Compatibility with gradient accumulation
I'm bringing my own PyTorch training script, and I'm interested in using SM Debugger to profile function calls in my training jobs. The API Glossary states:
Step: Step means one the work done by the training job for one batch (i.e. forward and backward pass).
I assume I will have to register my module with hook.register_module(module) in the training script for SM Debugger to work at all. I further assume that SM Debugger then registers its own hooks into the module's forward() and/or backward() passes to track when a "step" happens.
However, my training script accumulates gradients from several forward() passes before running a single backward() pass.
My questions:
- Will this interfere with the functionality of SM Debugger?

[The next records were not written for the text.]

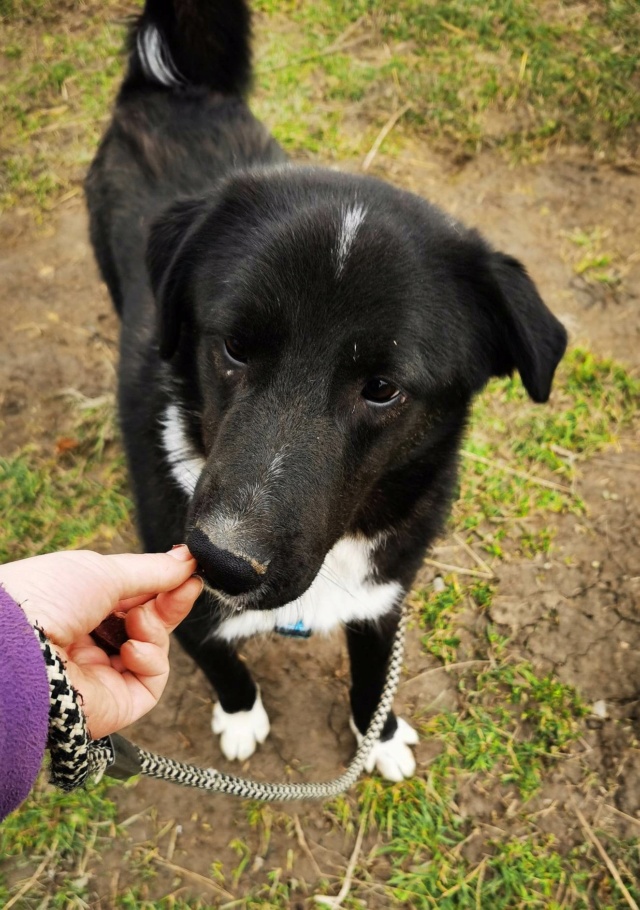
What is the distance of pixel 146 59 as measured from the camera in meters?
3.26

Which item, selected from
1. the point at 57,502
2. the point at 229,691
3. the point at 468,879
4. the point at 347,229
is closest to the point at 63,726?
the point at 347,229

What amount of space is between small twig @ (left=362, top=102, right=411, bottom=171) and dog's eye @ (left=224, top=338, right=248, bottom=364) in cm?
315

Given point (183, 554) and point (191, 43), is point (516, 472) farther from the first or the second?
point (191, 43)

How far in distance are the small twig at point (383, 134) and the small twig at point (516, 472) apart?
2.16 metres

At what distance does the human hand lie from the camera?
1378 mm

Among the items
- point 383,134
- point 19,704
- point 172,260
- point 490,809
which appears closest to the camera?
point 19,704

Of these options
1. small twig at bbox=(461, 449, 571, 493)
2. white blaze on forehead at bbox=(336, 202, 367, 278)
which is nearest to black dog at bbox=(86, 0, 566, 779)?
white blaze on forehead at bbox=(336, 202, 367, 278)

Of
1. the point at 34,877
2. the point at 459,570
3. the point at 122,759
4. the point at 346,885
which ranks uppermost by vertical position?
the point at 122,759

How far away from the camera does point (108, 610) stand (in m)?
1.47

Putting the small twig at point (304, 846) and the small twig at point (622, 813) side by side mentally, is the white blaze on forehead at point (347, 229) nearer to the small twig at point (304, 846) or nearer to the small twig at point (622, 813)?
the small twig at point (304, 846)

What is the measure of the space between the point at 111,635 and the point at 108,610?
0.56 feet

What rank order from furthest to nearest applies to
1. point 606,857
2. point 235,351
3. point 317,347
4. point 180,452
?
point 606,857, point 180,452, point 235,351, point 317,347

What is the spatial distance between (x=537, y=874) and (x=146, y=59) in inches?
142

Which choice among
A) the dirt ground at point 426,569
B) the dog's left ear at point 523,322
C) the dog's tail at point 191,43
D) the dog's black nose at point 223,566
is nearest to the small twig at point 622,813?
the dirt ground at point 426,569
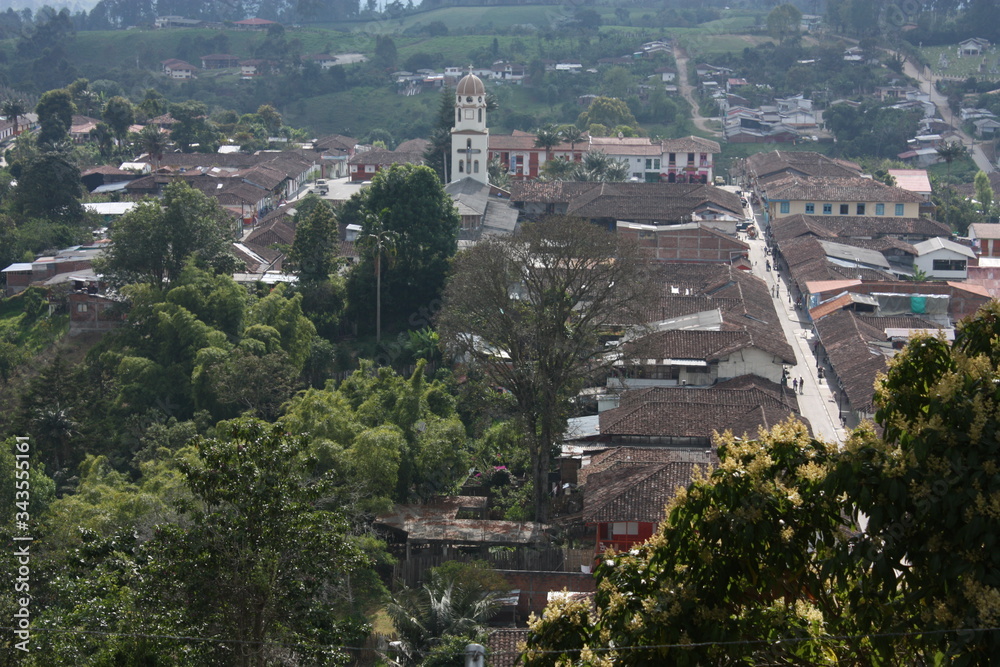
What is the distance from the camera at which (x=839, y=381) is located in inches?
1174

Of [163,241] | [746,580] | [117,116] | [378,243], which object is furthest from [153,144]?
[746,580]

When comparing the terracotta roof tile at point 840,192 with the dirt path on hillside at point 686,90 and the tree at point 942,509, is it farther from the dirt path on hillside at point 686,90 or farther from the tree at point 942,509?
the tree at point 942,509

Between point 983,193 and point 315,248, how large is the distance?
41.1 m

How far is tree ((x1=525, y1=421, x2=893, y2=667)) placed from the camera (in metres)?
8.05

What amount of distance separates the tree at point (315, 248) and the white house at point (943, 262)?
22.9 meters

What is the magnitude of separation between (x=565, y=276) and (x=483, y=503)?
17.6ft

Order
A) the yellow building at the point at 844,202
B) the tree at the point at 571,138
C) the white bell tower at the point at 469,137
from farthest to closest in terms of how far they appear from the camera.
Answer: the tree at the point at 571,138, the yellow building at the point at 844,202, the white bell tower at the point at 469,137

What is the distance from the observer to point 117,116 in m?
66.2

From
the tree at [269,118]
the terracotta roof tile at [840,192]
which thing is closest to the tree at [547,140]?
the terracotta roof tile at [840,192]

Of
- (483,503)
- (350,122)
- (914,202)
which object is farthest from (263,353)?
(350,122)

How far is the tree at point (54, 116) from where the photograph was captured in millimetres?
65188

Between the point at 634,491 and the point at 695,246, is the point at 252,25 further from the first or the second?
the point at 634,491

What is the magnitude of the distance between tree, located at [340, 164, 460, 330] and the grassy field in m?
74.9

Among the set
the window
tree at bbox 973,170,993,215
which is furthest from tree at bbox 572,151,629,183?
the window
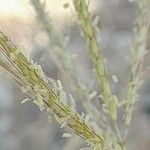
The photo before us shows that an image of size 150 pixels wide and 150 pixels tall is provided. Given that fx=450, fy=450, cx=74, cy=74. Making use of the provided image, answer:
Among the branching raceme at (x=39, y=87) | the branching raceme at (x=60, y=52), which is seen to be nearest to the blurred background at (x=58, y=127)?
the branching raceme at (x=60, y=52)

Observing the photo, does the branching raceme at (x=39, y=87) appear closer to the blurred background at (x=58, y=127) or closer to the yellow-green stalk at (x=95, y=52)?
the yellow-green stalk at (x=95, y=52)

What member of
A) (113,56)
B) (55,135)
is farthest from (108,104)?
(113,56)

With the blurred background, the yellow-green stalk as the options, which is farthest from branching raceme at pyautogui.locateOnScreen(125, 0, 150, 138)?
the blurred background

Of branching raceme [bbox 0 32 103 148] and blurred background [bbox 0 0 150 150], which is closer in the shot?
branching raceme [bbox 0 32 103 148]

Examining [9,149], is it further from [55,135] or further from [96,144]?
[96,144]

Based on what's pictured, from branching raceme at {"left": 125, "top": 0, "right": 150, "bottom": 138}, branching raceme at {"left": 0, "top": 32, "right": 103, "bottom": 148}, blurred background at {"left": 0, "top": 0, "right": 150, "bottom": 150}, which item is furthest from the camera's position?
blurred background at {"left": 0, "top": 0, "right": 150, "bottom": 150}

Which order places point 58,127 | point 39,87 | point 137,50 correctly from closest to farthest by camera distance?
point 39,87, point 137,50, point 58,127

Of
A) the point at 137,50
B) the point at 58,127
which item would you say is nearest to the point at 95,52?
the point at 137,50

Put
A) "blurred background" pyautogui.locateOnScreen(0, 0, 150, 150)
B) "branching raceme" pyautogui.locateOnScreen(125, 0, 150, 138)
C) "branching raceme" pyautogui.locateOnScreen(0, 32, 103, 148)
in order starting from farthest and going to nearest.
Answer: "blurred background" pyautogui.locateOnScreen(0, 0, 150, 150)
"branching raceme" pyautogui.locateOnScreen(125, 0, 150, 138)
"branching raceme" pyautogui.locateOnScreen(0, 32, 103, 148)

- Assuming this is okay, does SM Debugger consider the forward() or the backward() pass to be one "step"?
After looking at the code, I think I can answer question (2) for myself.
Here, register_module() registers a function self.forward_pre_hook() on the module's forward call.
https://github.com/awslabs/sagemaker-debugger/blob/99282cd7b5fb6d44bf8e2cae60e228f1883e7257/smdebug/pytorch/hook.py#L603
Here, self.forward_pre_hook() increments the step count.
https://github.com/awslabs/sagemaker-debugger/blob/99282cd7b5fb6d44bf8e2cae60e228f1883e7257/smdebug/pytorch/hook.py#L321
I'm still curious about question (1), though. Any insight is appreciated.